Combine a slow start for current Mets second basemen Daniel Murphy with prospect Dilson Herrera tearing the cover off the ball in Triple A, and the Mets could have quite the problem on their hands.

Daniel Murphy continues to struggle at the plate for the Mets.
Daniel Murphy continues to struggle at the plate for the Mets.
Brad Barr-USA TODAY Sports

Daniel Murphy is not having the best start to the 2015 season. A .158/.234/.263 line with nine RBIs is not what New York Mets fans are used to seeing from their longtime second baseman.

In a seven-year career, Murphy has averaged a .287/.331/.416 batting line while trading his good offense for some rather interesting defense. This week, Mets fans were reminded of Murphy's spotty glovework when he made a questionable throw home instead of opting for a double play.

Normally, miscues like that are acceptable as long as Murphy is producing at the plate. That hasn't been the case through the first 17 games, though, and unlike in years past the Mets have depth and prospects on the hitting side that are ready to produce for the big club.

One of those prospects, Dilson Herrera, might force the Mets' hand with his hot start at Triple-A Las Vegas.

Herrera showed some promise in a short stint with the team last season, hitting .220/.303/.407 with three home runs and 11 RBIs in 18 games. He is on the Mets' 40-man roster, so a call-up is easy from a roster-management standpoint. The Mets presumably want Herrera to get regular playing time, so it's unlikely that they'd promote him unless they intended for him to play nearly every day.

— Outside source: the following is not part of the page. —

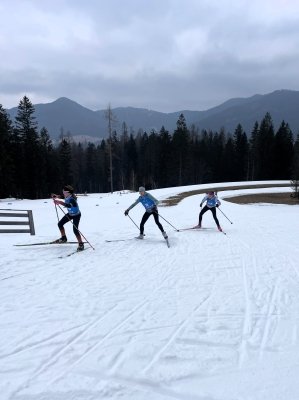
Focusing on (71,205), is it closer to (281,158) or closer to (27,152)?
(27,152)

Murphy has been a steady bat for so long that he will be given the opportunity to get back to his old offensive ways. He showed signs of it during the last game of a three-game set with the Atlanta Braves, with two hits and four RBIs. It's not clear how much longer the Mets will give him to turn things around, but if Herrera keeps raking in Las Vegas, the pressure on Murphy to hit—and for the Mets to make a move—will continue to mount.